Repeat the data as given. Images do not go in the copy.

Segment Start: Recorded data

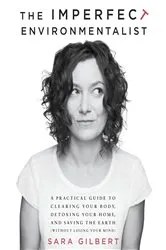 Book cover of The Imperfect Environmentalist by Sara Gilbert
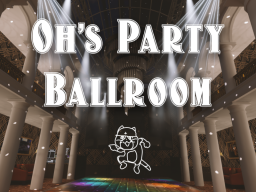 Oh's Party Ballroom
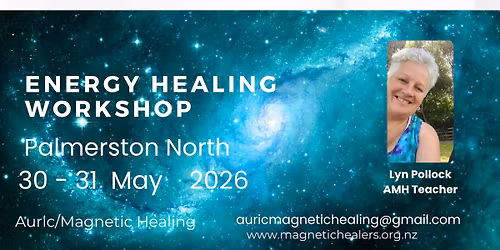 Energy Healing Workshop - PALMERSTON NORTH   30th & 31st May 2026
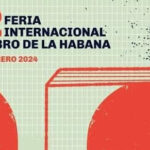 Lista Luminaria para la XXXII Feria Internacional del Libro de La Habana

Segment End: Recorded data

> [Response to the task]:
 Book cover of The Imperfect Environmentalist by Sara Gilbert
 Oh's Party Ballroom
 Energy Healing Workshop - PALMERSTON NORTH   30th & 31st May 2026
 Lista Luminaria para la XXXII Feria Internacional del Libro de La Habana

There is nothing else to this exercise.